Sandra blickt auf die Uhr. 12:15 Uhr. Die letzte E-Mail an ihren Kollegen in Linz ist fertig getippt. Sie drückt auf „Nachricht senden“ und klappt den Laptop zu. Zeit für ihren Urlaubsnachmittag an diesem Dienstag, umweht vom herb-würzigen Pinienduft Südfrankreichs. „Das Kunstwort ‚Workation‘ setzt sich aus den Begriffen ‚Work‘ und ‚Vacation‘ zusammen und es besagt genau das, was es ist“, erklärt Karl Waser, „man fährt auf Urlaub und verrichtet dort seine Arbeit – meist mit einem geringeren Stundenausmaß.“
Was sind typische Beispiele für Workation?

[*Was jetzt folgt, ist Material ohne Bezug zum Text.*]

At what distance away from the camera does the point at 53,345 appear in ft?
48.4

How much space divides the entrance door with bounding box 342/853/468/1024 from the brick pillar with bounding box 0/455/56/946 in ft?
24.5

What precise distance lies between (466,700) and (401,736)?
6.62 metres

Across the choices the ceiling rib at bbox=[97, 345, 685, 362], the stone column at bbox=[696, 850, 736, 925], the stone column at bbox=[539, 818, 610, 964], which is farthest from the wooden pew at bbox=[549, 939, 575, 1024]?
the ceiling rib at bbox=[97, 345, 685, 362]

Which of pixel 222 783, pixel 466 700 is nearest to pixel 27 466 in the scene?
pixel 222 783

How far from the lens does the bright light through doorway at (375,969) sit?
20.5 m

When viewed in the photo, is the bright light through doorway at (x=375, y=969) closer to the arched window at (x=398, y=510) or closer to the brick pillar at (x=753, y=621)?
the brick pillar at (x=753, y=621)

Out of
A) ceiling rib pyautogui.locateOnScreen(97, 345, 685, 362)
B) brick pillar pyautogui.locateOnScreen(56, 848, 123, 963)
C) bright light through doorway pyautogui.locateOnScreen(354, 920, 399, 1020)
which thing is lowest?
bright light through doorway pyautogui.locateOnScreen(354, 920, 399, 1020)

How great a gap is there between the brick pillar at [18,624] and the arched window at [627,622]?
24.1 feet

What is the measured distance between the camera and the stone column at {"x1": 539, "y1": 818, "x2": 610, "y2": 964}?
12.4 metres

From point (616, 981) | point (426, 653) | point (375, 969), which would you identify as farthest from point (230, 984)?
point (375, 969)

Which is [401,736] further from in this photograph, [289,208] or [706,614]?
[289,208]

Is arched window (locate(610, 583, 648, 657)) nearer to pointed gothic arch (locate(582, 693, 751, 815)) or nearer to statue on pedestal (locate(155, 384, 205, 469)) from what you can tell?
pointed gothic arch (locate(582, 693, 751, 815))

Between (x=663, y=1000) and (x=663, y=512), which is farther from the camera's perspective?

Karl WaserDas sieht von Fall zu Fall anders aus. Es ist beispielsweise die Mitarbeiterin, die vier Wochen in Griechenland verbringt und dort an den Vormittagen arbeitet, etwa vom Co-Working-Platz aus – und am Nachmittag an den Strand geht. Das ist ein typischer Fall von Workation. Oder: Ein Paar, das für einen Klienten von mir tätig ist, wollte schon immer eine Südamerikareise machen. Nun arbeiten die beiden mobil und durchqueren gleichzeitig den Kontinent. Das ortsunabhängige Arbeiten kann man also sehr unterschiedlich denken – vom Studenten, der für einen heimischen Betrieb arbeitet und gleichzeitig ein Auslandssemester in Barcelona absolviert, bis zur Mitarbeiterin, die ihre kranke Mutter in Ungarn pflegt und von dort ihr Arbeitspensum bewältigt.
Warum ist das Workation-Modell jetzt zum großen Thema geworden?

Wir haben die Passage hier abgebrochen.